THE Reagan approach to strategic issues seems to be a willingness to accept cuts in weapons arsenals, but not restraint on the variety or sophistication of weapons. This attitude appears based on a belief in an American technological imperative, a conviction that Western security depends on US scientific and technological inventiveness. Yes, the administration argues, the Soviets have an antisatellite system that is ground based and cumbersome; but the Americans have a flexible and deadlier ASAT that is all ready to test. Yes, our announcement that we are going ahead with testing, before the November summit between President Reagan and Mr. Gorbachev, may look like we are willing to risk credibility on seeking arms reductions in the face of Soviet demands that arms cuts be linked to restraint on space militarization and defensive system s. But Congress has approved the tests. And we do not intend to link our defensive systems, whether ASAT or ``star wars,'' to the mutual arms reduction bargaining.

The gist of this position is that the administration intends to continue the arms race in theater and mode, in research and technology readiness. But perhaps not so.

As argued in the column opposite, now is a moment to intercept the launch of the arms race into space. Military satellites are part of the nuclear age safety net, providing the system of surveillance, tracking, warnings, and communication that helps counter the nuclear balance of terror. An ASAT weapons race jeopardizes this satellite safety net. The technologies of ASAT lead into those of a ballistic missile defense system. If the US is bent on testing its ASAT system, the best hope may be an agreement

freezing ASAT weaponry at the current development level and banning further tests, especially at the high altitudes where the most remote satellites hover. This would balance the US technological edge against the Soviets' altitude edge. Viewed as such, the ASAT issue could become a constructive part of the Geneva summit agenda.

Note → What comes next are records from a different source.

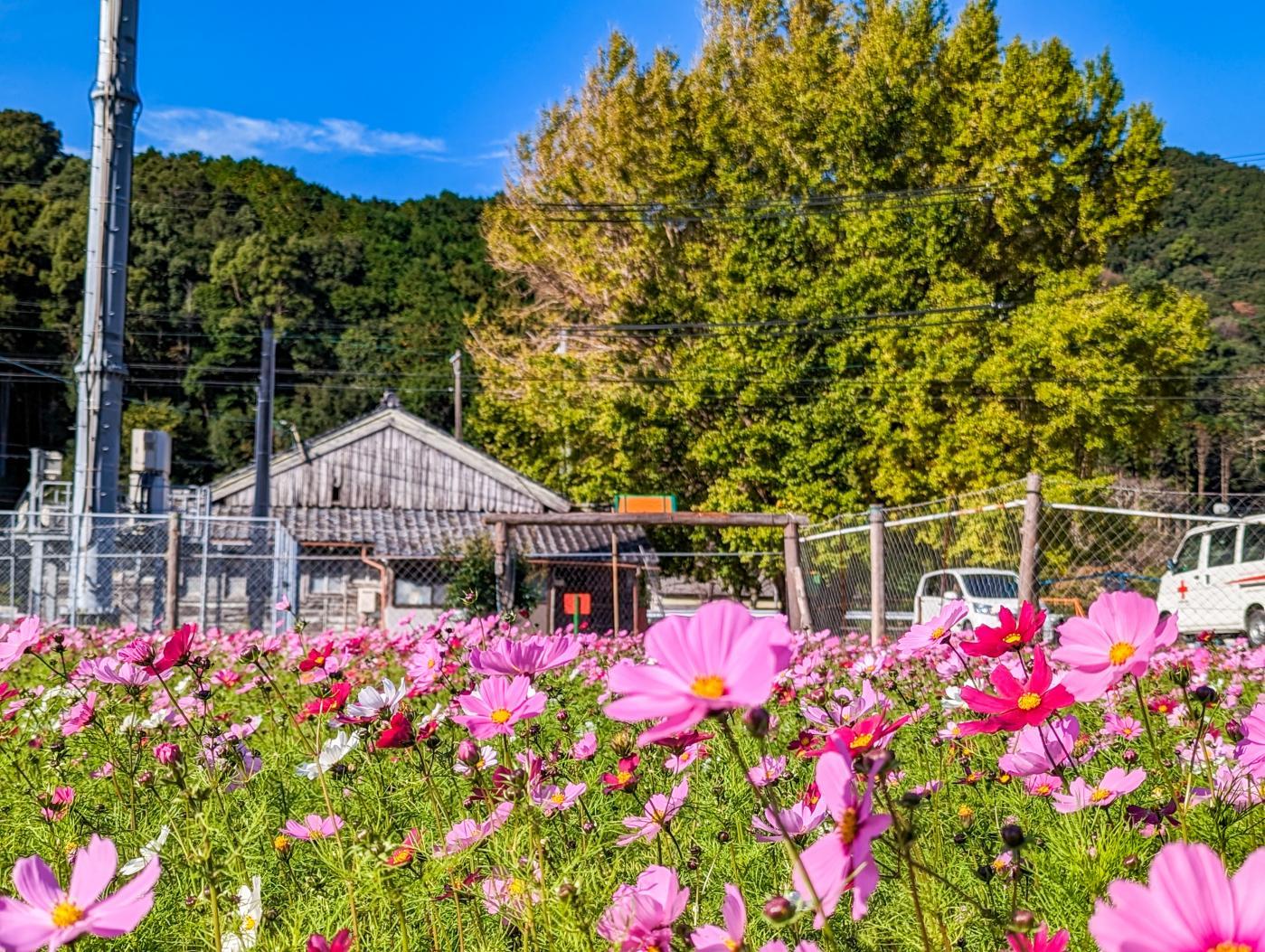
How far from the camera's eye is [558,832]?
77.2 inches

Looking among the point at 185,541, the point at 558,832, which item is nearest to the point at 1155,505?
the point at 185,541

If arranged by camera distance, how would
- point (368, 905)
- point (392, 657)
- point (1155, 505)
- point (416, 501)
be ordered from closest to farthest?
point (368, 905), point (392, 657), point (416, 501), point (1155, 505)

The President's strategic defensive initiative, or ``star wars,'' program is down the pike in development; ASAT is at hand.

The problem with a technological race, as with a firepower race far in excess of a capacity for mutual annihilation, is its insatiableness. It is a game of catch-up, not rest. It does not really offer peace. Advantage is elusive. The Soviets, for example, have begun to make gains in nuclear submarine silence, a key to US nuclear submarine fleet superiority.

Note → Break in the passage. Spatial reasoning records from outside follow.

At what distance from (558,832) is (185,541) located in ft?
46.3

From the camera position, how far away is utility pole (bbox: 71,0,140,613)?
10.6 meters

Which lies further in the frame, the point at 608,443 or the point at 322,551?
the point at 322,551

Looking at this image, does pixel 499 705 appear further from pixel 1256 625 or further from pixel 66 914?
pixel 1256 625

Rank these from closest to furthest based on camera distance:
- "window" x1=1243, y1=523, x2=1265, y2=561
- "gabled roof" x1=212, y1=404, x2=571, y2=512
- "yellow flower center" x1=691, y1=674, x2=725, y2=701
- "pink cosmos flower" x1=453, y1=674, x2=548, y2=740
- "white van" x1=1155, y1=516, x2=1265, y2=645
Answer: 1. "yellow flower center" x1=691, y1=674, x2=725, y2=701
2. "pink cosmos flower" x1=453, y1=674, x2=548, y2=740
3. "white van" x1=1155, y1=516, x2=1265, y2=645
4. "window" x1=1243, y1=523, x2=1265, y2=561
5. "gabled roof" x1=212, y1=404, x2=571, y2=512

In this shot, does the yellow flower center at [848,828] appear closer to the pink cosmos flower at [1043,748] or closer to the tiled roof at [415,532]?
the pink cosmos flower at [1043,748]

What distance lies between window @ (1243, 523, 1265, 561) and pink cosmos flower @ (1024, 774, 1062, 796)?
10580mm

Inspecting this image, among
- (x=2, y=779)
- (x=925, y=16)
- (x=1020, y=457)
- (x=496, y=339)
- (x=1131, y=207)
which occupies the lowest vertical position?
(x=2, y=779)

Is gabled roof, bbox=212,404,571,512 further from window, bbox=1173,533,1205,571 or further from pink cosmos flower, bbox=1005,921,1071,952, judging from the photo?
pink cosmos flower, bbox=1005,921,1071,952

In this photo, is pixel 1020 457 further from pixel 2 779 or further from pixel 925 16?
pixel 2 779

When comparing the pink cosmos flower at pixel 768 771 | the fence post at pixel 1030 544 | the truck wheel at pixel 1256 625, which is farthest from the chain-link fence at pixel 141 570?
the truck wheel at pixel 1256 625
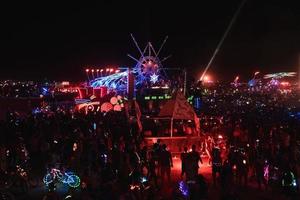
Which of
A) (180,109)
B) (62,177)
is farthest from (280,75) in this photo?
(62,177)

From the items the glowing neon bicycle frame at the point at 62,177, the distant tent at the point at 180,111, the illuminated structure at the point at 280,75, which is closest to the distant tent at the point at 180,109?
the distant tent at the point at 180,111

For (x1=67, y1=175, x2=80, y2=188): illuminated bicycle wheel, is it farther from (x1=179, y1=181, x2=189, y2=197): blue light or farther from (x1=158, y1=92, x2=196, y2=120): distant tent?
(x1=158, y1=92, x2=196, y2=120): distant tent

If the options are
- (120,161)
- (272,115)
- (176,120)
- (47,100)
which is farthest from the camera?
(47,100)

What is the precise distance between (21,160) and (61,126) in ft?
16.7

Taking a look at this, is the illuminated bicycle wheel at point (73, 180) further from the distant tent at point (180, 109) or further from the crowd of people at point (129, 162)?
the distant tent at point (180, 109)

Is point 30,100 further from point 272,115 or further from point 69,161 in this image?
point 69,161

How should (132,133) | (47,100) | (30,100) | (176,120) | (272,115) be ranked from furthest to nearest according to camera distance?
(47,100)
(30,100)
(272,115)
(176,120)
(132,133)

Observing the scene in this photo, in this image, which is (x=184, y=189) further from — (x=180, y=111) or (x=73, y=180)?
(x=180, y=111)

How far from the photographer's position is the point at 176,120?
22125 mm

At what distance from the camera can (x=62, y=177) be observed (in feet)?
47.9

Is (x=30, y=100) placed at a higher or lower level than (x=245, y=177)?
higher

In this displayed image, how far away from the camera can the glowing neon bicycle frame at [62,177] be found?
14.4 meters

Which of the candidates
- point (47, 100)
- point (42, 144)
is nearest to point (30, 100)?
point (47, 100)

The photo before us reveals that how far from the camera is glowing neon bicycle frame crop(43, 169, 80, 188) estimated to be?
47.1 feet
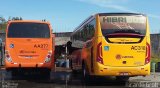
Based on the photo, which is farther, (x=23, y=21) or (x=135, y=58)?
(x=23, y=21)

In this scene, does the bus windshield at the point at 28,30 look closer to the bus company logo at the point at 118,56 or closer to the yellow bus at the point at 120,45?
the yellow bus at the point at 120,45

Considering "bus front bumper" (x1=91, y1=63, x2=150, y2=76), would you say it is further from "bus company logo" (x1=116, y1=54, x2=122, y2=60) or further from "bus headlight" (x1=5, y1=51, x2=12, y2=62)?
"bus headlight" (x1=5, y1=51, x2=12, y2=62)

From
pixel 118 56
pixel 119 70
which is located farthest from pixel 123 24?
pixel 119 70

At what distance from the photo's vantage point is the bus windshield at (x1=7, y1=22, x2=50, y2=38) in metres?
21.7

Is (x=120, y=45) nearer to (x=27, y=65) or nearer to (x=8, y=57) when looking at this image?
(x=27, y=65)

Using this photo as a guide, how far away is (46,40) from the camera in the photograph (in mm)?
21859

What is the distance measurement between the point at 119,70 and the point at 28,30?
592 cm

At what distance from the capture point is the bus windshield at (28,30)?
21703 mm

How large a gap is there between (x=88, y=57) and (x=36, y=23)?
384 cm

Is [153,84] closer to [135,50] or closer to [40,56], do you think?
[135,50]

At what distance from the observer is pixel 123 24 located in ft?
60.4

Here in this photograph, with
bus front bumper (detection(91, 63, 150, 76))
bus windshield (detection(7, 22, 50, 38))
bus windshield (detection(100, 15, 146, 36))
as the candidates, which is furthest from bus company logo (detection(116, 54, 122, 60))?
bus windshield (detection(7, 22, 50, 38))

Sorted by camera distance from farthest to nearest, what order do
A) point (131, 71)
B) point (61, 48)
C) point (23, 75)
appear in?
point (61, 48)
point (23, 75)
point (131, 71)

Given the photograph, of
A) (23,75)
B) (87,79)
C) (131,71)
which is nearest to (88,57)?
(87,79)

We know President Reagan continues to promise that his administration's defensive weapons system in outer space offers ``a way out of the nuclear dilemma that has confounded mankind for four decades,'' as he did again late last week in Los Angeles. But there is no more security in technological deftness than in sheer bomb megatonnage; some argue the other way: that too threatening a disparity in technology is destabilizing and could prompt the lagging superpower to heighten world tensions -- or to do wo rse.

No outside analyst is quite sure what the Reagan administration is up to with its latest put-it-to-them offensive toward the Soviets. Reports from inside the administration indicate that many policy contradictions remain unresolved. Announcements like the ASAT test go-ahead may reflect the din of battle inside the White House as much as a message in any coordinated Geneva approach.

Whatever the case, American technological hubris should not be allowed to impair progress in Geneva any more than should brute Soviet bluster.